>>>

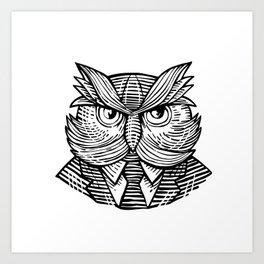 Hip Wise Owl Suit Woodcut Art Print
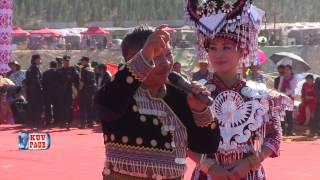 2014 Nom Phaj, Npawg Tooj, Ntxhoo Lis, Yengtha, Mim Yaj: Intro & Thanks to the Hmong Chinese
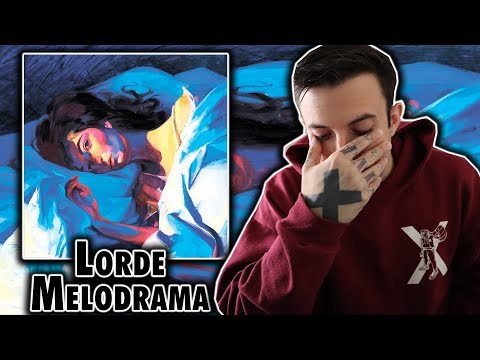 Lorde - Melodrama Album | First Thoughts And Review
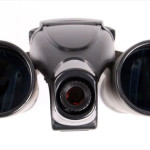 thanko-binocular-camera-4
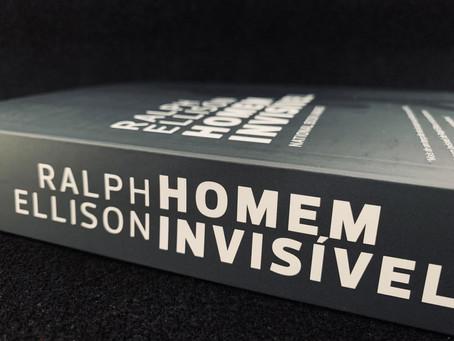 Resenha: 'Homem Invisível' é clássico da literatura mundial sobre invisibilidade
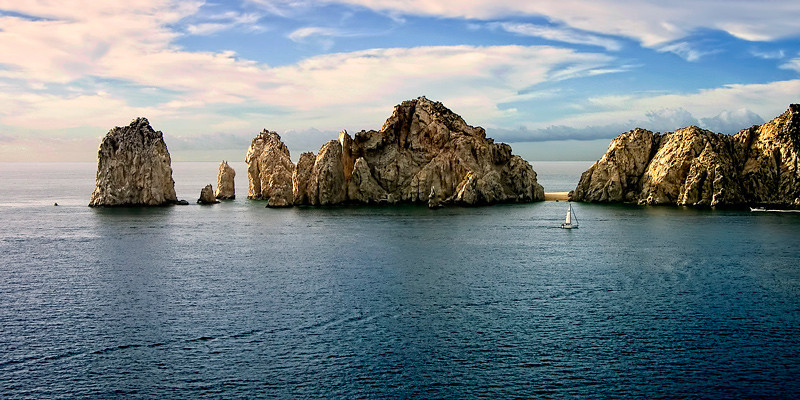 A view of land's end in Baja, Mexico.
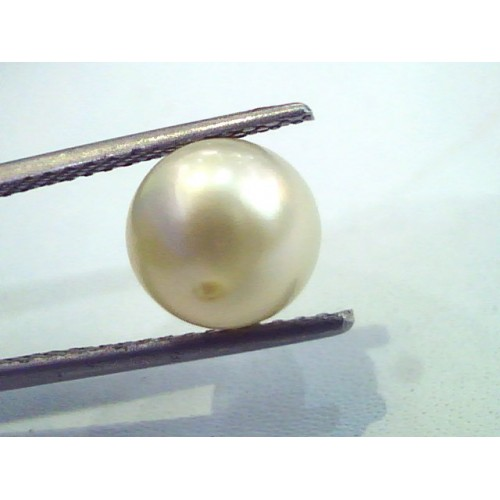 4.84 Carat Natural Certified Real South Sea Pearl,Certified Moti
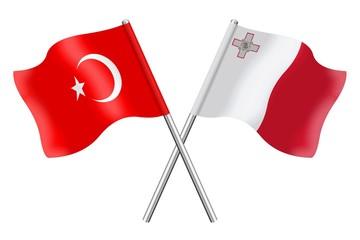 Flags: Turkey and Malta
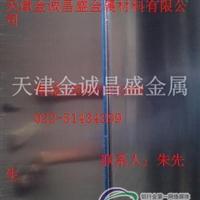 深圳6061超厚铝板6061铝板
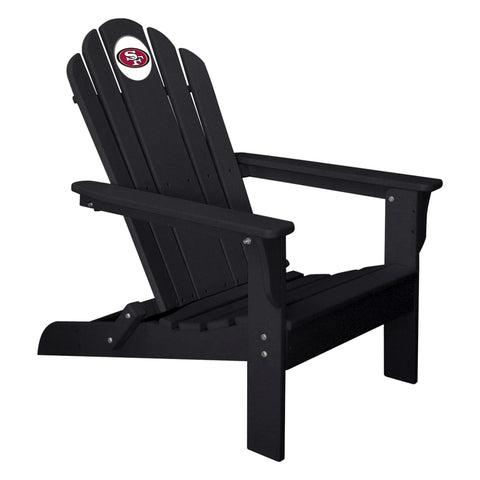 The San Francisco 49Ers Black Folding Adirondack Chair Imperial 180-1105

<<<

## TASK DETAILS
Your task is to copy the entries in full and exactly, without any images.

## RESPONSE
 Hip Wise Owl Suit Woodcut Art Print
 2014 Nom Phaj, Npawg Tooj, Ntxhoo Lis, Yengtha, Mim Yaj: Intro & Thanks to the Hmong Chinese
 Lorde - Melodrama Album | First Thoughts And Review
 thanko-binocular-camera-4
 Resenha: 'Homem Invisível' é clássico da literatura mundial sobre invisibilidade
 A view of land's end in Baja, Mexico.
 4.84 Carat Natural Certified Real South Sea Pearl,Certified Moti
 Flags: Turkey and Malta
 深圳6061超厚铝板6061铝板
 The San Francisco 49Ers Black Folding Adirondack Chair Imperial 180-1105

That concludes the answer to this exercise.